Collected data:
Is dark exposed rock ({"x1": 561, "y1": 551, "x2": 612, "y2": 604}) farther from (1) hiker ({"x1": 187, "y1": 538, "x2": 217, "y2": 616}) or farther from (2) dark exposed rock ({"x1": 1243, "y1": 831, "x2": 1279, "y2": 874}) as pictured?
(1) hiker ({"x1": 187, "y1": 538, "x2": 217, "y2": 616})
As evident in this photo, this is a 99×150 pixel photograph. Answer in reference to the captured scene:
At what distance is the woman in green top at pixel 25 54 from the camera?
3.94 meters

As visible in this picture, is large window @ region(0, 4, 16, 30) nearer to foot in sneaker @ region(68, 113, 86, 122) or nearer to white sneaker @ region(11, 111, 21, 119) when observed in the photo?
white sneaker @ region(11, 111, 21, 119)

SHORT EXERCISE:
Quote every one of the records above, word for word, with nothing changed.

OUTPUT BELOW:
Is dark exposed rock ({"x1": 561, "y1": 551, "x2": 612, "y2": 604}) farther from (1) hiker ({"x1": 187, "y1": 538, "x2": 217, "y2": 616}) or farther from (2) dark exposed rock ({"x1": 1243, "y1": 831, "x2": 1279, "y2": 874}) as pictured?
(1) hiker ({"x1": 187, "y1": 538, "x2": 217, "y2": 616})
As evident in this photo, this is a 99×150 pixel photograph. Answer in reference to the captured scene:
At what distance is the woman in green top at pixel 25 54 from the camera?
3.94 meters

As visible in this picture, is large window @ region(0, 4, 16, 30) nearer to foot in sneaker @ region(68, 113, 86, 122) or nearer to white sneaker @ region(11, 111, 21, 119) when observed in the photo?
white sneaker @ region(11, 111, 21, 119)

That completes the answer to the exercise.